- Episode no.: Season 1 Episode 1
- Directed by: Hiro Murai
- Written by: Donald Glover
- Production code: XAA01001
- Original air date: September 6, 2016
- Running time: 27 minutes

Guest appearances
- Myra Lucretia Taylor as Mrs. Marks; Isiah Whitlock Jr. as Raleigh Marks; Harold House Moore as Swiff;

Episode chronology
| ← Previous — | Next → "Streets on Lock" |
- Atlanta season 1

= The Big Bang (Atlanta) =

"The Big Bang" is the pilot episode of American comedy-drama television series Atlanta. It originally aired on FX on September 6, 2016, back-to-back with the second episode "Streets on Lock". The pilot episode focuses on Earn Marks trying to convince his rapper cousin Alfred to let him be his manager. The episode was written by series creator Donald Glover (who also plays Earn) and directed by Hiro Murai. On September 7, 2016, FX released the first two episodes of Atlanta on YouTube for free.

==Plot==
The series opens with a confrontation between local Atlanta rapper Alfred "Paper Boi" Miles (Brian Tyree Henry) and a man who damages Alfred's car for no apparent reason. Alfred's cousin Earnest "Earn" Marks (Donald Glover) tries to mediate the situation whilst stoned sidekick Darius (Lakeith Stanfield) has a sensation of déjà vu. The episode flashes back to earlier in the day where the life of Earn is shown. Earn is a homeless Princeton dropout, living with his daughter's mother Vanessa "Van" Keefer (Zazie Beetz) after being kicked out of his parents' house. He is working a dead-end job signing passengers up for credit cards at Hartsfield–Jackson Atlanta International Airport when he learns his cousin Alfred had released a new mixtape under the rap name "Paper Boi." Earn visits Alfred, and offers to act as his manager. Alfred initially sees Earn as a leech, noting that he hadn't spoken to him since the funeral of Alfred's mother and questioning his financial incentive. Earn attempts to prove himself by going to a local radio station and bribing the DJ to play Paper Boi's song. Later, just as they listen to the song on Alfred's car radio, a man walking by suddenly snaps off one of the side-view mirrors, resulting in the incident at the opening scene which ultimately culminates with a shootout. Earn and Alfred are promptly arrested, while Darius escapes the scene.

==Production==
In 2013, Deadline announced that Donald Glover would be developing a new series about Atlanta for FX. In 2014, FX ordered a pilot for the series.

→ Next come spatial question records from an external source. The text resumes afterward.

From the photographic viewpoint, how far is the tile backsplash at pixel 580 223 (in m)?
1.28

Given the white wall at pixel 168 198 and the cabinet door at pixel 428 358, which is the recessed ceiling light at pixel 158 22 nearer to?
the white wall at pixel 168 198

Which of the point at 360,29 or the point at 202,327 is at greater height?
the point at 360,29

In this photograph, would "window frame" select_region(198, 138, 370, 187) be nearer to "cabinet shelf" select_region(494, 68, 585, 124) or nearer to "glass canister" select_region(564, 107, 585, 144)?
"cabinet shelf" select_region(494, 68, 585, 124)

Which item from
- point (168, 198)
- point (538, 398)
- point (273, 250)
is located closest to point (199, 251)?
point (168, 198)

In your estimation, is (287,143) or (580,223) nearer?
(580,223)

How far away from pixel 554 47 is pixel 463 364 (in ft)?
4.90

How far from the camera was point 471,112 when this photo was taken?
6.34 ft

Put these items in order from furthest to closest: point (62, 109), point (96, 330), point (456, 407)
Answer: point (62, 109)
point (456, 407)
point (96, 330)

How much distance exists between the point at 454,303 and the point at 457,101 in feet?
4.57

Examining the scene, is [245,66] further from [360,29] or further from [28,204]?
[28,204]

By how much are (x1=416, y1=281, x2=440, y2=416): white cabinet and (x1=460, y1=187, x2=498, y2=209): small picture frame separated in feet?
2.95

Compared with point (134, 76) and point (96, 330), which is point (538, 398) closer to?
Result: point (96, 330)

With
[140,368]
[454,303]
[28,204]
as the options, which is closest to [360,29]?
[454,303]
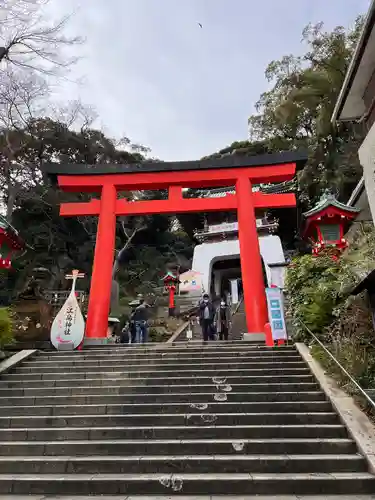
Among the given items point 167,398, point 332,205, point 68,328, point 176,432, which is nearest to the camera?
point 176,432

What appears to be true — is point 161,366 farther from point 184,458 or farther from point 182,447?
point 184,458

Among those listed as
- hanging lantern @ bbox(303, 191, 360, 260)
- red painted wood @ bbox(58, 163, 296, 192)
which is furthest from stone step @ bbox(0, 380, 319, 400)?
red painted wood @ bbox(58, 163, 296, 192)

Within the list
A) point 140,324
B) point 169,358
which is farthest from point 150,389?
point 140,324

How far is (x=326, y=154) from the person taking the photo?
20109 mm

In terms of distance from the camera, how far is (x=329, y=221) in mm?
11828

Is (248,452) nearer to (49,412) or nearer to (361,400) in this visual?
(361,400)

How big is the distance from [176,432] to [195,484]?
1.05m

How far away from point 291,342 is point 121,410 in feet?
14.9

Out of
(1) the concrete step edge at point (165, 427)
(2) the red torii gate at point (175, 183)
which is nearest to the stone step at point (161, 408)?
(1) the concrete step edge at point (165, 427)

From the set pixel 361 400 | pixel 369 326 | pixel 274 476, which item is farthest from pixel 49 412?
pixel 369 326

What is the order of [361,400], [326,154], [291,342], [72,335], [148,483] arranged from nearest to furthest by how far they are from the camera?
[148,483], [361,400], [291,342], [72,335], [326,154]

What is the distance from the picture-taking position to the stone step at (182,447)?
4.31 meters

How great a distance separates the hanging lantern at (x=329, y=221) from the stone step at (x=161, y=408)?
696 centimetres

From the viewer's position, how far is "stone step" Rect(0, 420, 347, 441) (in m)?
4.65
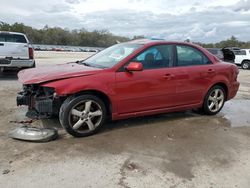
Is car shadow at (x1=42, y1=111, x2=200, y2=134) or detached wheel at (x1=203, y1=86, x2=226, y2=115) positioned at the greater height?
detached wheel at (x1=203, y1=86, x2=226, y2=115)

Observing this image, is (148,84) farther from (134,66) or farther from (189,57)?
(189,57)

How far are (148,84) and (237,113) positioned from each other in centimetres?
282

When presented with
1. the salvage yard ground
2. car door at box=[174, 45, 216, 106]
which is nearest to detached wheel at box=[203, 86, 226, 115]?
car door at box=[174, 45, 216, 106]

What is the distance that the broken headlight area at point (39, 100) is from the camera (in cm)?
445

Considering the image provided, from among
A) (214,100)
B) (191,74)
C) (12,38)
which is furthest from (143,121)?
(12,38)

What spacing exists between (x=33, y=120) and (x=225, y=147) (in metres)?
3.36

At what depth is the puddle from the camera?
588 cm

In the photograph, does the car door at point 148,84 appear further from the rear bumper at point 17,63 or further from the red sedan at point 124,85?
the rear bumper at point 17,63

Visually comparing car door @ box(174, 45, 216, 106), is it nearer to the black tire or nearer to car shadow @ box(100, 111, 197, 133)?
car shadow @ box(100, 111, 197, 133)

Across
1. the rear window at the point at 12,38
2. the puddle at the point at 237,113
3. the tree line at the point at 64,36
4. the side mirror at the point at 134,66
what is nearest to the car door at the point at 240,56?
the puddle at the point at 237,113

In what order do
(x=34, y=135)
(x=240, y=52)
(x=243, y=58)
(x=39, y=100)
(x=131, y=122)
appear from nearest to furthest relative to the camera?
1. (x=34, y=135)
2. (x=39, y=100)
3. (x=131, y=122)
4. (x=243, y=58)
5. (x=240, y=52)

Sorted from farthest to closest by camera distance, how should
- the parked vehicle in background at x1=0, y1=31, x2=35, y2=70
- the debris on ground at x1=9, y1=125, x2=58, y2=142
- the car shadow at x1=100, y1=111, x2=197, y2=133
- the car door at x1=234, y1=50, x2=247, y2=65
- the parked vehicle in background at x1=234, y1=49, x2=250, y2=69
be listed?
the car door at x1=234, y1=50, x2=247, y2=65 < the parked vehicle in background at x1=234, y1=49, x2=250, y2=69 < the parked vehicle in background at x1=0, y1=31, x2=35, y2=70 < the car shadow at x1=100, y1=111, x2=197, y2=133 < the debris on ground at x1=9, y1=125, x2=58, y2=142

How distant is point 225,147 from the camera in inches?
174

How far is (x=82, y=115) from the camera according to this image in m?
4.53
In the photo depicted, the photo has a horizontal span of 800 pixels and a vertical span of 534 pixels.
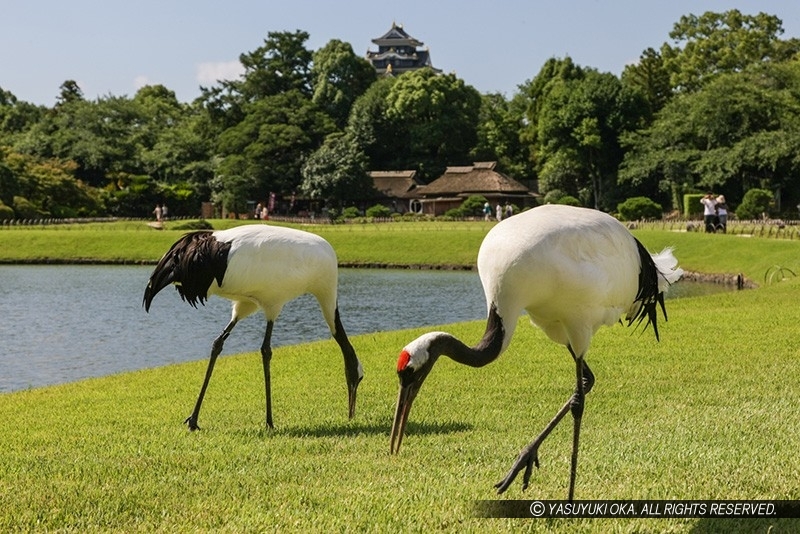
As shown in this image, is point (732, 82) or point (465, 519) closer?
point (465, 519)

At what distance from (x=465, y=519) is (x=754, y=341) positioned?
30.0 ft

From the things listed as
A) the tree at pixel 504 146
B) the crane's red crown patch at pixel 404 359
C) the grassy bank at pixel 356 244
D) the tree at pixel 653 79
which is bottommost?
the grassy bank at pixel 356 244

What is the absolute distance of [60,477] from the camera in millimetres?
6703

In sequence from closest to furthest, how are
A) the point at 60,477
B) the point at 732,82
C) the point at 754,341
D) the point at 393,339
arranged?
the point at 60,477 < the point at 754,341 < the point at 393,339 < the point at 732,82

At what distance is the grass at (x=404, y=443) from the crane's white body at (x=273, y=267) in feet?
4.32

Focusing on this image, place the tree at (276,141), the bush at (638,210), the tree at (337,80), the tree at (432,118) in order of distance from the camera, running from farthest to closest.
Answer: the tree at (337,80), the tree at (432,118), the tree at (276,141), the bush at (638,210)

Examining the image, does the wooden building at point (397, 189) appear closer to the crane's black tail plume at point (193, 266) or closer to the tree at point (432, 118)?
the tree at point (432, 118)

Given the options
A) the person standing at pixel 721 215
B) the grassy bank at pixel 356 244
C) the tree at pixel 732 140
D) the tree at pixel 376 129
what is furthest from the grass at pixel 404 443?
the tree at pixel 376 129

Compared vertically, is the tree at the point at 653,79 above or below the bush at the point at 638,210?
above

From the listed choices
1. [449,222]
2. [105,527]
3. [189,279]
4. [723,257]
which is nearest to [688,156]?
[449,222]

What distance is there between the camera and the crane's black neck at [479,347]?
598cm

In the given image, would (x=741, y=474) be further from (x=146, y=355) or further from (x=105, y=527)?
(x=146, y=355)

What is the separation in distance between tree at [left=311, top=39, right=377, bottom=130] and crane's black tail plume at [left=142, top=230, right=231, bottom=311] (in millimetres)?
79554

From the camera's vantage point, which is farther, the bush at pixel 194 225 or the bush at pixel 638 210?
the bush at pixel 638 210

"The Big Bang" was filmed in July 2015 at various locations around the Atlanta metropolitan area. Airport scenes set at Hartsfield-Jackson International Airport were actually filmed at Infinite Energy Arena in Duluth, Georgia.

==Reception==
The episode received mainly positive reviews from critics. IGN called the episode "a comedic slow burn" while Indiewire stated that the series was "on the cusp of something great".

The pilot was viewed by 1.08 million viewers during its premiere and earned an 18-49 rating of 0.5.

After submitting "The Big Bang" to Emmy voters for consideration, Glover won the Primetime Emmy Award for Outstanding Lead Actor in a Comedy Series on September 17, 2017; this made him the first black man to win the award since Robert Guillaume in 1985.